**EXERCISE AIM**
Copy the material that follows word for word, keeping every line as it appears.

........

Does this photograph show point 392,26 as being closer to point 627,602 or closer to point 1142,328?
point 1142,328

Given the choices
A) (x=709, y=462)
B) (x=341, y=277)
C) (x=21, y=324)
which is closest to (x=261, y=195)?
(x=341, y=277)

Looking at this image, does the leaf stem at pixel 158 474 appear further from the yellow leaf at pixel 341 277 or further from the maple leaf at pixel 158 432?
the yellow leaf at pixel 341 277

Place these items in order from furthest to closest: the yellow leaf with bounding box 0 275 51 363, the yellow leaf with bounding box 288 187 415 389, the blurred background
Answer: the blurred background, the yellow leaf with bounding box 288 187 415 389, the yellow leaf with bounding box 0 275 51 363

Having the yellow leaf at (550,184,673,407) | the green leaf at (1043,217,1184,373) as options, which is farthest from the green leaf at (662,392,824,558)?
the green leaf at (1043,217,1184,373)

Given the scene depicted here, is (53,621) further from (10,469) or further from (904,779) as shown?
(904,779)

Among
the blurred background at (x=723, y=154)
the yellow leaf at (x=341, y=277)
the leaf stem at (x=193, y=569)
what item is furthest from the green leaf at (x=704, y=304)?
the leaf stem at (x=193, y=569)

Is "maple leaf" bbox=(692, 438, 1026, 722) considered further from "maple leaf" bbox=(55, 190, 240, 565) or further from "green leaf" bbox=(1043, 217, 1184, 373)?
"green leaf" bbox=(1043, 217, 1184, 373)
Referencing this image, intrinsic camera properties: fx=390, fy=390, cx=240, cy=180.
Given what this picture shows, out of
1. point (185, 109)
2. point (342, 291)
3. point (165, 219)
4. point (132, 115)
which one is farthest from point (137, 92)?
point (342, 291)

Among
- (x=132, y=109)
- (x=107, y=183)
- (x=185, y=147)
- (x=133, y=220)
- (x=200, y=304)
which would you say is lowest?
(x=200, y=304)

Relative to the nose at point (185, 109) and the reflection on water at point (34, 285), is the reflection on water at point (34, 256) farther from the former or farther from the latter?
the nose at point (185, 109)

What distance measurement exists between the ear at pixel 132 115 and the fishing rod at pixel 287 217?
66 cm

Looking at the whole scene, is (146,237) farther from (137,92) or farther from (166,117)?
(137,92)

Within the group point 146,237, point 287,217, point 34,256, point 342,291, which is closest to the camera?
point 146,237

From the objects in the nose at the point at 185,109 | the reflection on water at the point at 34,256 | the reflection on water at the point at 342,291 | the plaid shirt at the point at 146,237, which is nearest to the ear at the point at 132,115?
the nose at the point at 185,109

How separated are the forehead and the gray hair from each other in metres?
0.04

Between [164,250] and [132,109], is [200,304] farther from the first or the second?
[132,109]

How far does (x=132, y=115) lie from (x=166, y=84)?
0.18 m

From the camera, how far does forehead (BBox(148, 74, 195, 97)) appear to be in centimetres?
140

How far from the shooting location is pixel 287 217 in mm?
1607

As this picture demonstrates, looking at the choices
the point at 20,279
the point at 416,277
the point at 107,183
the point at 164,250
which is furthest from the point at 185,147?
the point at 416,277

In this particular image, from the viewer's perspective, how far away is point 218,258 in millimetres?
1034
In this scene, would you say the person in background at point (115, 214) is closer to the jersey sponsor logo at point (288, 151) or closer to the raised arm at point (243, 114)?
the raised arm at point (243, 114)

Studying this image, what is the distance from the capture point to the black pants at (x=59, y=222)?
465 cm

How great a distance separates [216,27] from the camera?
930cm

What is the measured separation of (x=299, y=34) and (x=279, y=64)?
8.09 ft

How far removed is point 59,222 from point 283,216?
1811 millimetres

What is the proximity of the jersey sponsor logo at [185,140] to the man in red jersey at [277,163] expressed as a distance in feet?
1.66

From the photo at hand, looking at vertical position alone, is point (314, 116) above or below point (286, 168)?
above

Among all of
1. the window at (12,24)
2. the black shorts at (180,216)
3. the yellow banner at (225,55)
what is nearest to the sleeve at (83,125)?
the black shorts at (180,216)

........

**SOLUTION TO THIS TASK**
Does this photograph show point 392,26 as being closer to point 627,602 or closer to point 1142,328?
point 1142,328

Given the choices
A) (x=709, y=462)
B) (x=341, y=277)
C) (x=21, y=324)
which is closest to (x=261, y=195)?
(x=341, y=277)

Looking at this image, does the leaf stem at pixel 158 474 appear further from the yellow leaf at pixel 341 277 or further from the maple leaf at pixel 158 432?
the yellow leaf at pixel 341 277

Place these items in order from furthest to closest: the yellow leaf with bounding box 0 275 51 363, the yellow leaf with bounding box 288 187 415 389, the blurred background
Answer: the blurred background, the yellow leaf with bounding box 288 187 415 389, the yellow leaf with bounding box 0 275 51 363

Having the yellow leaf at (550,184,673,407) | the green leaf at (1043,217,1184,373) as options, which is farthest from the green leaf at (662,392,824,558)?
the green leaf at (1043,217,1184,373)

Given the scene depicted here, is (53,621) further from (10,469) or further from (904,779) as shown?
(904,779)

Among
the blurred background at (x=723, y=154)
the yellow leaf at (x=341, y=277)
the leaf stem at (x=193, y=569)
what item is furthest from the green leaf at (x=704, y=304)?
the leaf stem at (x=193, y=569)

Is "maple leaf" bbox=(692, 438, 1026, 722) considered further from "maple leaf" bbox=(55, 190, 240, 565) or further from "green leaf" bbox=(1043, 217, 1184, 373)?
"green leaf" bbox=(1043, 217, 1184, 373)
Referencing this image, intrinsic camera properties: fx=390, fy=390, cx=240, cy=180.
Given what this picture shows, out of
1. point (185, 109)
2. point (342, 291)
3. point (165, 219)
4. point (132, 115)
which one is farthest from point (137, 92)?
point (342, 291)

Among
- (x=132, y=109)
- (x=107, y=183)
- (x=185, y=147)
- (x=133, y=220)
- (x=200, y=304)
which would you say is lowest?
(x=200, y=304)

Relative to the nose at point (185, 109) and the reflection on water at point (34, 285), is the reflection on water at point (34, 256) farther from the former or farther from the latter?
the nose at point (185, 109)

What distance measurement exists between the ear at pixel 132 115 and the fishing rod at pixel 287 217?
66 cm

Looking at the whole scene, is (146,237) farther from (137,92) or farther from (166,117)?
(137,92)

Within the group point 146,237, point 287,217, point 34,256, point 342,291, which is closest to the camera?
point 146,237

From the objects in the nose at the point at 185,109 | the reflection on water at the point at 34,256 | the reflection on water at the point at 342,291 | the plaid shirt at the point at 146,237, which is nearest to the ear at the point at 132,115?
the nose at the point at 185,109

How separated are the forehead and the gray hair from each other in metres?
0.04

Between [164,250] and [132,109], is [200,304] farther from the first or the second?
[132,109]

How far does (x=132, y=115) lie from (x=166, y=84)?
0.18 m

From the camera, how far does forehead (BBox(148, 74, 195, 97)) appear to be in centimetres?
140

How far from the shooting location is pixel 287 217 in mm?
1607

As this picture demonstrates, looking at the choices
the point at 20,279
the point at 416,277
the point at 107,183
the point at 164,250
which is furthest from the point at 185,147?
the point at 416,277

In this particular image, from the viewer's perspective, how far away is point 218,258 in millimetres?
1034
In this scene, would you say the person in background at point (115, 214) is closer to the jersey sponsor logo at point (288, 151) or closer to the raised arm at point (243, 114)?
the raised arm at point (243, 114)

Studying this image, what is the distance from the capture point to the black pants at (x=59, y=222)?
465 cm

How great a distance separates [216,27] from the camera?
930cm

What is the measured separation of (x=299, y=34) and (x=279, y=64)?
8.09 ft

How far removed is point 59,222 from point 283,216?
1811 millimetres

What is the proximity of the jersey sponsor logo at [185,140] to the man in red jersey at [277,163] expressed as a distance in feet?
1.66

From the photo at hand, looking at vertical position alone, is point (314, 116) above or below point (286, 168)?
above

Among all of
1. the window at (12,24)
2. the black shorts at (180,216)
3. the yellow banner at (225,55)
what is nearest to the sleeve at (83,125)?
the black shorts at (180,216)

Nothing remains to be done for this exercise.